▸ **RAW DATA**:
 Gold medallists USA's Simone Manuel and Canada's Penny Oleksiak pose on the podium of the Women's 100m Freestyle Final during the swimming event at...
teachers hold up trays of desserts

...

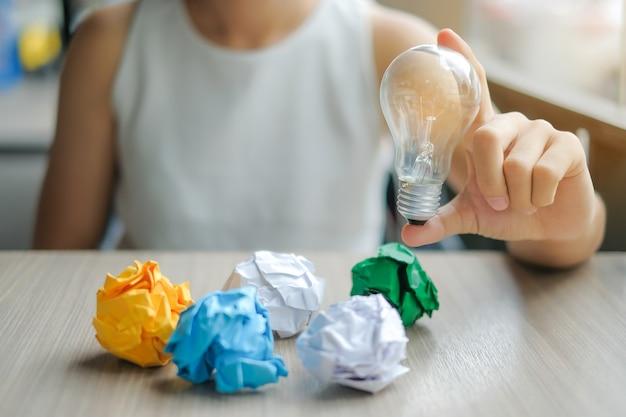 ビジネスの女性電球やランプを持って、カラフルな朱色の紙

▸ **WHAT YOU SHOULD DO**: Using the entries above, give back exactly the line containing "Gold medallists USA's", the line containing "teachers hold up trays of desserts", and every line between them, and nothing else.

▸ **YOUR RESPONSE**:
 Gold medallists USA's Simone Manuel and Canada's Penny Oleksiak pose on the podium of the Women's 100m Freestyle Final during the swimming event at...
teachers hold up trays of desserts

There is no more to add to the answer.